> [Exercise tasks]
1. Decide whether each statement, (a) to (c), agrees with the nutrition care excerpt. Answer yes or no and quote the words of the excerpt that settle it.
(a) The Cochrane Review found that standard preoperative oral nutritional supplements shortened hospital stays for patients undergoing GI surgery.
(b) The results seen with immune-enhancing nutrients can already be applied to the ERP population.
(c) Pairing individualized nutrition counseling with oral nutritional supplements has proven effective at building functional capacity in prehabilitation trials.
2. Using the nutrition care excerpt, answer each question briefly.
(a) What type of surgery were the patients in the Cochrane Review undergoing?
(b) With which nutrients were some benefits found?
(c) In what kind of trials was the combination of counseling and supplements proven effective?
3. Write a continuation of the nutrition care excerpt, starting right after its last sentence.

> [Selected excerpt]
- - - - - - -

Optimal Nutrition Care: A Combination of Oral Nutrition Supplements and Dietary Counseling

A Cochrane Review did not find a reduction of complications or length of hospital stay with the use of standard preoperative oral nutritional supplements in patients undergoing GI surgery. Although some benefits were found with immune-enhancing nutrients, these results cannot yet be generalized to the ERP population. A combination of both individualized nutrition counseling and oral nutritional supplements has been proven to be effective in building functional capacity in prehabilitation trials.

- - - - - - -

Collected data
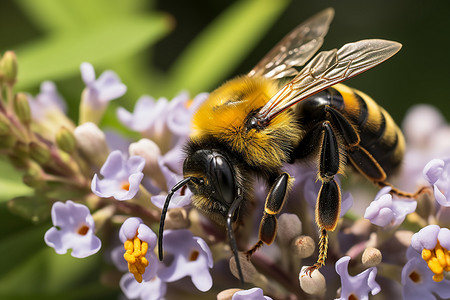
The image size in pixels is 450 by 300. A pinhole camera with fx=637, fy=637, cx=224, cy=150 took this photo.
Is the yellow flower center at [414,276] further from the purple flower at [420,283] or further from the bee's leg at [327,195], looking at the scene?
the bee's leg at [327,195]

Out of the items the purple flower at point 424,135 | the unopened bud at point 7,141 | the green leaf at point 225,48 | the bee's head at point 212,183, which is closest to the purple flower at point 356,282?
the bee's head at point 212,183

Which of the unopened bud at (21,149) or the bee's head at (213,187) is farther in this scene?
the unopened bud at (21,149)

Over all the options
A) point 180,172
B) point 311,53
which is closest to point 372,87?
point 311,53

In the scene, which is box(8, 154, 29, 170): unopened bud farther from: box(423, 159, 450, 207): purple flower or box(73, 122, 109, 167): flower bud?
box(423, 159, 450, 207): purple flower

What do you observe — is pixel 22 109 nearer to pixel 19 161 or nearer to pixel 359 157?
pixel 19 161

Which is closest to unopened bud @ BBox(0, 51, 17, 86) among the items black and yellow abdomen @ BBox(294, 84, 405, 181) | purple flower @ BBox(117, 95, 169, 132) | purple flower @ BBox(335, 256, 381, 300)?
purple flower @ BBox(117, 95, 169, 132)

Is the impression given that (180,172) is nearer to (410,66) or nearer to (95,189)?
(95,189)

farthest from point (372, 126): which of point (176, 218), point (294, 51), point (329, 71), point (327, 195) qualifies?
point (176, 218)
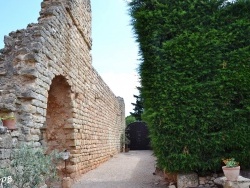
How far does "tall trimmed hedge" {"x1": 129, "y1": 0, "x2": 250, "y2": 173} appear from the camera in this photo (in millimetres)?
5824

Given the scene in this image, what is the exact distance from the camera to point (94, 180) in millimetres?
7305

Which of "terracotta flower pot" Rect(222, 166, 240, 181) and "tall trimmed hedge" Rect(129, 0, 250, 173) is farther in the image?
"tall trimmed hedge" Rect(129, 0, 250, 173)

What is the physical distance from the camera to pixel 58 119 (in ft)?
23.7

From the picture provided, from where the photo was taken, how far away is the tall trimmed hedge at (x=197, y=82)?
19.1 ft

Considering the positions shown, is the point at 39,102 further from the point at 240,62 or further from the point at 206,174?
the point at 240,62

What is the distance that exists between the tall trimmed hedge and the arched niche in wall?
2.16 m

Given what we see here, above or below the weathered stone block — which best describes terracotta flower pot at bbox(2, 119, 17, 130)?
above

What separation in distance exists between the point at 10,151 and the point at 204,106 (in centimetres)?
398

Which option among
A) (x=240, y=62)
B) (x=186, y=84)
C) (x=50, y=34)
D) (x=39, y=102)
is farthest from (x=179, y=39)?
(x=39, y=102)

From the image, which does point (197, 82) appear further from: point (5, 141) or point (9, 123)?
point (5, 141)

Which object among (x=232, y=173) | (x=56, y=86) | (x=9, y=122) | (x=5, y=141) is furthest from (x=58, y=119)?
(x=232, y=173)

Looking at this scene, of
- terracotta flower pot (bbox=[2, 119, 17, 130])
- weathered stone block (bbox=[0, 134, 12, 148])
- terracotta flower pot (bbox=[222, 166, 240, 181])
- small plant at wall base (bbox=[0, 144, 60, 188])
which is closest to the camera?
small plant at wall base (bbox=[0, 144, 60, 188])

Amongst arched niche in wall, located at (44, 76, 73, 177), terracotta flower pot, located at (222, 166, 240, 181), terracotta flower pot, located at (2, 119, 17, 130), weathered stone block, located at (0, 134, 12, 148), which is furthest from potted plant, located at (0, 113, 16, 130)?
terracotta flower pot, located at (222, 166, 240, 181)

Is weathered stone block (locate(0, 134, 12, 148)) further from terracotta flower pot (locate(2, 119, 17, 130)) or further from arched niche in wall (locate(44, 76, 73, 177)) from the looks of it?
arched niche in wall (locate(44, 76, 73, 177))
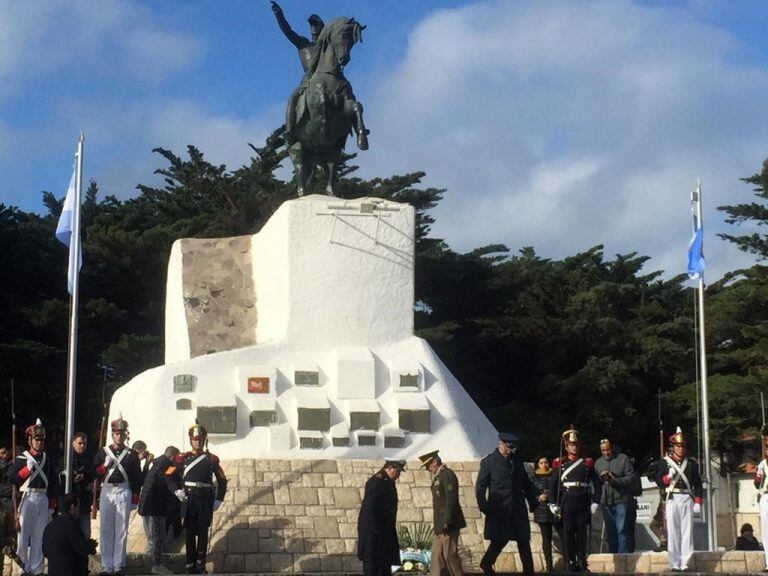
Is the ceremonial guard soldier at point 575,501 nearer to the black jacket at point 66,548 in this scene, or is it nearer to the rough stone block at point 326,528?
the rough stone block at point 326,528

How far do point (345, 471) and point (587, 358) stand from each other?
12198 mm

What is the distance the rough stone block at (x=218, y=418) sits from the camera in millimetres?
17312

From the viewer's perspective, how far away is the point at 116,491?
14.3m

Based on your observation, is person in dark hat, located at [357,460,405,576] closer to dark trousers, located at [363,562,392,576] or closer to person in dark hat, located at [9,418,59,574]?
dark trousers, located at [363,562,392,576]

- - - - - - -

> [Set of answers]
1.
(a) No: "did not find a reduction of complications or length of hospital stay"
(b) No: "these results cannot yet be generalized to the ERP population"
(c) Yes: "has been proven to be effective in building functional capacity in prehabilitation trials"

2.
(a) GI surgery
(b) Immune-enhancing nutrients
(c) Prehabilitation trials

3.
Integrating Nutrition with Exercise

Observational evidence suggests that patients with higher preoperative lean body mass (ie, reserve) are better able to cope with surgical stress as determined by reduced complications and earlier discharge. In order to generate a positive net protein balance in favor of lean body mass accretion, exogenous amino acids must be administered to produce a state in which protein synthesis exceeds that of protein breakdown. Twenty grams of protein (in liquid form) taken immediately after resistance exercise is regarded as sufficient to maximally stimulate muscle protein synthesis in healthy individuals. The optimal after-exercise diet to support lean body mass accretion in patients with cancer should be investigated. Although most of the literature has focused on assessing malnutrition and providing interventions to those with documented problems, a recent study suggests that even patients with cancer with no clinical signs of malnutrition may have better outcomes with dietary intervention. Finally, omega-3 fatty acids, particularly eicosapentaenoic acid and docosahexaenoic acid, which are found naturally in fish oils, have been identified in several randomized controlled trials to reduce oxidative stress and inflammation in cancer and surgical patients, which may translate into minimized loss of lean body tissue. Adequate dietary intake of these nutrients should thus be a consideration in dietary planning.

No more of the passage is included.